2020-11-21. Oddly enough, Manjaro hang on startup. After forcing a restart, my Pinebook hang even earlier. Doubts about power availability crept up and as the screen turned black, I knew the problem: Having let the Pinbook turned off for a few days, its battery must have fully drained. Even after writing these words, my battery is reported to be on 0% charge.

2020-11-22. I have started development on a new esoteric language — ifi [3] — on my Pinbook, written entirely in C++.

Wanting to write a miniKanren logic gate builder [4], I noticed not to easily be able to install Racket on my ARM architecture. Thus, I will develop miniKanren on my cloud server for the moment.

2020-11-26. Once again I came back to a dead Pinbook. Its battery does not appear to be suited for long periods of standby operation.

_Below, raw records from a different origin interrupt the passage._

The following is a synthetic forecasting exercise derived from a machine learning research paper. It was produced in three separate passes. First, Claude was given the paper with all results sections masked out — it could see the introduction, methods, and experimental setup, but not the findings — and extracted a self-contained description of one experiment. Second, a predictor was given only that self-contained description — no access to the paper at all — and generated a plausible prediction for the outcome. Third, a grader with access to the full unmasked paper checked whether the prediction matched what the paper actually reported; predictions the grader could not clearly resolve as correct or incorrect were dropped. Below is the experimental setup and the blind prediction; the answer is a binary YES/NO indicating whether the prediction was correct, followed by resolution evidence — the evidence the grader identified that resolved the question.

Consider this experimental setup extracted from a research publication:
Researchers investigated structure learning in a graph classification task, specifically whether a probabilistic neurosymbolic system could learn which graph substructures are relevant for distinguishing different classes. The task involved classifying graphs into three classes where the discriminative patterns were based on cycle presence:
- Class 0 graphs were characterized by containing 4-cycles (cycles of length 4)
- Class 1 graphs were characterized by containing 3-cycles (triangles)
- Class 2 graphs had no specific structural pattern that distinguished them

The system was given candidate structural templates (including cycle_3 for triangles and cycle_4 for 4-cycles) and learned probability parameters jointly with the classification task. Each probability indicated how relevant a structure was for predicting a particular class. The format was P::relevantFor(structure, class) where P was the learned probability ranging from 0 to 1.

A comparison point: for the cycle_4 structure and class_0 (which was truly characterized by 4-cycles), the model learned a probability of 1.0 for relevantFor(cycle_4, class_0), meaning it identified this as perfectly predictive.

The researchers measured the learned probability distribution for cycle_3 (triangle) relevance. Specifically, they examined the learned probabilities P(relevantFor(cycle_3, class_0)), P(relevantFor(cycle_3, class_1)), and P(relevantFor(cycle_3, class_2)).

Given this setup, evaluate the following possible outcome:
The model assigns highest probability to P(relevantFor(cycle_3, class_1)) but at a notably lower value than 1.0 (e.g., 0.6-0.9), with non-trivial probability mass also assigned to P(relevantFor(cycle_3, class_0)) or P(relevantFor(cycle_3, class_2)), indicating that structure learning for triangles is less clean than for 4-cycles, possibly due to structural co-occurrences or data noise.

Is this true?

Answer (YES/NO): YES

2020-11-27. Friday afternoon, I decided to properly format and proofread my diary telling my story of the first month as a piner and create a standalone blog post out of it. Naturally, this process is performed exclusively using my Pinebook.
Whilst the short power cord and inherent network sluggishness do to some part impede the experience, overall I am glad to have found pine64 and their Pinebook Pro, making me see a faint shimmer of light in the midst of an all-encompassing, overwhelmingly depressing computing infrastructure. I wholeheartedly wish for free hardware to establish itself as a permanent, strong and essential pillar of modern computing.

May freedom be a guiding principle.

Footnotes

  1. For their web presence, see pine64.org.
  2. Running software which includes but is not limited to vim, ghc, go, Konsole, KDE Plasma, Firefox, zsh, LaTeX and dvisvgm, at times interfacing with a VPS running Debian GNU/Linux Bullseye/Sid.
  3. An example ifi program which calculates the sum of two and three: ((lambda . ((add . (add . ((('nil . 'nil) . 'nil) . ((('nil . 'nil) . 'nil) . 'nil)))) . 'failure-main)) . (lambda . ((('nil . y) . y) . (lambda . ((((x . 'nil) . y) . ((add . (x . y)) . 'nil)) . 'failure-add)))))
  4. See 2020-11-22_logic-gate-builder.rkt; a miniKanren program embedded in Racket.